I can’t tell you with full certainty where my love for fitness is going to take me at this point. For now, I’m doing what I love to do and having fun. Isn’t that that the point? Do what makes you happy, and everything will fall into place. That’s how I try to live anyway.

The moral of the story here is three-fold. First, I want to reach out to others, share my story, and let people know that fit is hip. If you’re in a dark place, know that there is a way out. I’ve been through hell and back, and today I am thriving. You’re not alone. Second, if you suspect that someone you know may be struggling with an eating disorder, please reach out to him or her. Sometimes all it takes is one person to save a life. Have the courage to be that person. And third, lifting weights is certainly not just for men, and ladies, I promise you it won’t make you big. I’ve never felt so confident about my body, and that’s all thanks to the iron plates.

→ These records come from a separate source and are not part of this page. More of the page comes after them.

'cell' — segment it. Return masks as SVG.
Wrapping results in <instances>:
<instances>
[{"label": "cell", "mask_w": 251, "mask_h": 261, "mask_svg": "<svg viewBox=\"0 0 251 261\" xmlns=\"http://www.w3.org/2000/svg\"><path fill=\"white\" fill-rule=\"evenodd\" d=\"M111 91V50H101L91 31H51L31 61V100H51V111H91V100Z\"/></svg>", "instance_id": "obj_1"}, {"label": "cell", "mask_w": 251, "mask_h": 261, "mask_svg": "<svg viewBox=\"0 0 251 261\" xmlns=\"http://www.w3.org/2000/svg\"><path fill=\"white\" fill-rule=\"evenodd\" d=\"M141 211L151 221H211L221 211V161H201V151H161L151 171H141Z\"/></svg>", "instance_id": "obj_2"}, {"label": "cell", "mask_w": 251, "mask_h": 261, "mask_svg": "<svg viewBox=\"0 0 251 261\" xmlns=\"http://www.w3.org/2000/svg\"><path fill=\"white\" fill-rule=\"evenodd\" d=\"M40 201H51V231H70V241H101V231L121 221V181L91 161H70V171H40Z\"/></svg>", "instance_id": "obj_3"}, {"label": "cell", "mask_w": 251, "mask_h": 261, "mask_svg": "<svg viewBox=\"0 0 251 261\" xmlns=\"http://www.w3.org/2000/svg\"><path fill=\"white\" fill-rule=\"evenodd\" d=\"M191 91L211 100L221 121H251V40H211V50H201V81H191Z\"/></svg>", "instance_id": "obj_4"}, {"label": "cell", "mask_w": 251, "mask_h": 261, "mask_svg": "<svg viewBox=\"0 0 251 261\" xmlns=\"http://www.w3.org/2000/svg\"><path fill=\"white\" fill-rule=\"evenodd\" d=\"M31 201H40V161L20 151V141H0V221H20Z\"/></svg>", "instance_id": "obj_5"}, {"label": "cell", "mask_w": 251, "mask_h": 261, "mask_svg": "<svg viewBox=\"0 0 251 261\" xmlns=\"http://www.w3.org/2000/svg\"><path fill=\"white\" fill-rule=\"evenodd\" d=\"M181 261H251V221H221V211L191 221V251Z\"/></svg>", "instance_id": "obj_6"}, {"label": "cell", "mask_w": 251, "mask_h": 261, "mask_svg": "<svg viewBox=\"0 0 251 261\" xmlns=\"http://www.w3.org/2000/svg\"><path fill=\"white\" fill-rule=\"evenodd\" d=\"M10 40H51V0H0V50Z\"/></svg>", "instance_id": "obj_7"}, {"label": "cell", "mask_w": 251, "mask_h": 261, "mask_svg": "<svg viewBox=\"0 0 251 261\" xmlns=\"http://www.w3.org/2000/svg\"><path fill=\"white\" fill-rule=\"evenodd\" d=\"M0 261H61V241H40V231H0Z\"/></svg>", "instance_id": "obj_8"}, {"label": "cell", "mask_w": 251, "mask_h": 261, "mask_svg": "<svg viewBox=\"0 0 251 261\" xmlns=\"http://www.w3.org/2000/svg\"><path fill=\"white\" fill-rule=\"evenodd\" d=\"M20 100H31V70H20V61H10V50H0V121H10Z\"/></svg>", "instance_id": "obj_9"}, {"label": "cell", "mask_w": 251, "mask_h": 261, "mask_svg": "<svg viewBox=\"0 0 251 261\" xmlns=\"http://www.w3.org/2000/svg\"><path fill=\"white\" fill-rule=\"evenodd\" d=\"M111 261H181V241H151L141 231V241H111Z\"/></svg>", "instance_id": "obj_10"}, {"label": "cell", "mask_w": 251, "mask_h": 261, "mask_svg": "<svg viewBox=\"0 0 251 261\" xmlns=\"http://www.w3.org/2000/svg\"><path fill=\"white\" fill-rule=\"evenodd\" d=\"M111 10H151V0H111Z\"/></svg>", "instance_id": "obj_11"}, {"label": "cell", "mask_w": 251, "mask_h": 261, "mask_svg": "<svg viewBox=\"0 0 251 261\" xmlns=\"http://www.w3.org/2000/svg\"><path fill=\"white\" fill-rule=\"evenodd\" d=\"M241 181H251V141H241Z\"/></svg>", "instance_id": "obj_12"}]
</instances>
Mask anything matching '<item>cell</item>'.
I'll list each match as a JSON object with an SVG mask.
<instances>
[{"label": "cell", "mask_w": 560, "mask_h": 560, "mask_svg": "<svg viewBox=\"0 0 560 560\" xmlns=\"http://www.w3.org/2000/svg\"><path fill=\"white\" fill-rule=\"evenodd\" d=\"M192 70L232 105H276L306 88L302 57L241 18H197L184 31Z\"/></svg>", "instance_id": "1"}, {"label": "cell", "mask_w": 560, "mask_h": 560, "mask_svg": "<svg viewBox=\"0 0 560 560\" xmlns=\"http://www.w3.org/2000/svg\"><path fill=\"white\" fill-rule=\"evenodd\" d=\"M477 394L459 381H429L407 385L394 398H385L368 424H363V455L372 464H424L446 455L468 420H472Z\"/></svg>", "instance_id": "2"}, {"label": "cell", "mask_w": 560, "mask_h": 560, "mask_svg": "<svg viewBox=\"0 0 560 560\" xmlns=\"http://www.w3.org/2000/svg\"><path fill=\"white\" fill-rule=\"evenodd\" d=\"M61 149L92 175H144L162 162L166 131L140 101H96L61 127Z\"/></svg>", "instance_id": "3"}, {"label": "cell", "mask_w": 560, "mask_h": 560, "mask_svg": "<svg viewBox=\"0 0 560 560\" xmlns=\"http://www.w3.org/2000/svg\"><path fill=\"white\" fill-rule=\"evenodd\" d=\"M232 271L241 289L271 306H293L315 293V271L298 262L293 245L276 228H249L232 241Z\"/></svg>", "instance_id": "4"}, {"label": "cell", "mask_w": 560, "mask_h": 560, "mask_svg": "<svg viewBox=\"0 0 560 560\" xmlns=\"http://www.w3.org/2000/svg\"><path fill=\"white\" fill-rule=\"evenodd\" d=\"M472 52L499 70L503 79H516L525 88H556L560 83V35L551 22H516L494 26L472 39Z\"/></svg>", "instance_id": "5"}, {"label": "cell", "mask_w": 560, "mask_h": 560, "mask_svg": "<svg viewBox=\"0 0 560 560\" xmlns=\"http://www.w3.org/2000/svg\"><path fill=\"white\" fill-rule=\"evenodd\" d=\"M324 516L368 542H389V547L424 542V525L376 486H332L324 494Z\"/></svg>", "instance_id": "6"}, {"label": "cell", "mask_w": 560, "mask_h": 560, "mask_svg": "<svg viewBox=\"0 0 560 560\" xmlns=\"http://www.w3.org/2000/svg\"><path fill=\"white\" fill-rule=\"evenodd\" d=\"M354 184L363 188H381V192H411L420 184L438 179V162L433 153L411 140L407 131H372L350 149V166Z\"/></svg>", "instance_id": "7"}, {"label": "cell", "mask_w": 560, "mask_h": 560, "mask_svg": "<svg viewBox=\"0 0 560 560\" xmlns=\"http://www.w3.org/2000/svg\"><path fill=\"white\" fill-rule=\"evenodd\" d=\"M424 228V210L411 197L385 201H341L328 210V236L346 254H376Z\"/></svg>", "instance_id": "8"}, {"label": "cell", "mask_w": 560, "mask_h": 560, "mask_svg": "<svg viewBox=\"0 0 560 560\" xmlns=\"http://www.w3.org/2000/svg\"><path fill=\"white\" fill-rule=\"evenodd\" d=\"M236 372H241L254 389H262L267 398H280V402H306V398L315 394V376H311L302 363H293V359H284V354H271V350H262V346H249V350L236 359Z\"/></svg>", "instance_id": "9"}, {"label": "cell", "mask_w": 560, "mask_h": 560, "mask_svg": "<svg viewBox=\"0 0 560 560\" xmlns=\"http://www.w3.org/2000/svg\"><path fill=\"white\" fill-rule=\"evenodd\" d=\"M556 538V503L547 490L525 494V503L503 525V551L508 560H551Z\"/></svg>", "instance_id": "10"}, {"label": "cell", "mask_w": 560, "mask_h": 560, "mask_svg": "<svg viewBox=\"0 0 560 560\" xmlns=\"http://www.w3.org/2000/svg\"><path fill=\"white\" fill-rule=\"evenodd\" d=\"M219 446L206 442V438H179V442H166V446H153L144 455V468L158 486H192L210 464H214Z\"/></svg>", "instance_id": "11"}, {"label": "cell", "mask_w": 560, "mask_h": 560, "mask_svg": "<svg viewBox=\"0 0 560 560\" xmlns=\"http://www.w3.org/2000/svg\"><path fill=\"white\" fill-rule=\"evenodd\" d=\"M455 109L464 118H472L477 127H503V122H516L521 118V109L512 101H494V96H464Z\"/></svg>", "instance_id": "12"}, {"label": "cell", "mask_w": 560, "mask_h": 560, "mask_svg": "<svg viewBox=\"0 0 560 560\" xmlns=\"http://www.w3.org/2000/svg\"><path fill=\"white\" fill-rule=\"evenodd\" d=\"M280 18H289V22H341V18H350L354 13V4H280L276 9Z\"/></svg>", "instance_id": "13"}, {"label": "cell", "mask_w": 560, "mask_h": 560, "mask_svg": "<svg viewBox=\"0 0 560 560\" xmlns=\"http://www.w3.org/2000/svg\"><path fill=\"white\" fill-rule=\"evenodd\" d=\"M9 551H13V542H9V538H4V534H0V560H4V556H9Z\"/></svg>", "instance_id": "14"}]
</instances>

Today: strong and confident.


* You may notice that I never mention receiving any kind of professional help – and that’s because I didn’t. At the time, I didn’t even know what an eating disorder was and it never occurred to me that I was a victim. Unfortunately, given the culture that I was living in, my behavior was not uncommon and so nobody called me out on it. Seeking help would have saved me years of turmoil and anguish. I urge you to find the strength to reach out to others who may be suffering; you just may save someone.

** As a starter book, I found this perfectly adequate. I’ve even given this as a gift to a friend who was interested in becoming involved in fitness. At this point, however, there are many parts of the book that I disagree with and hesitate to recommend it to those just starting out.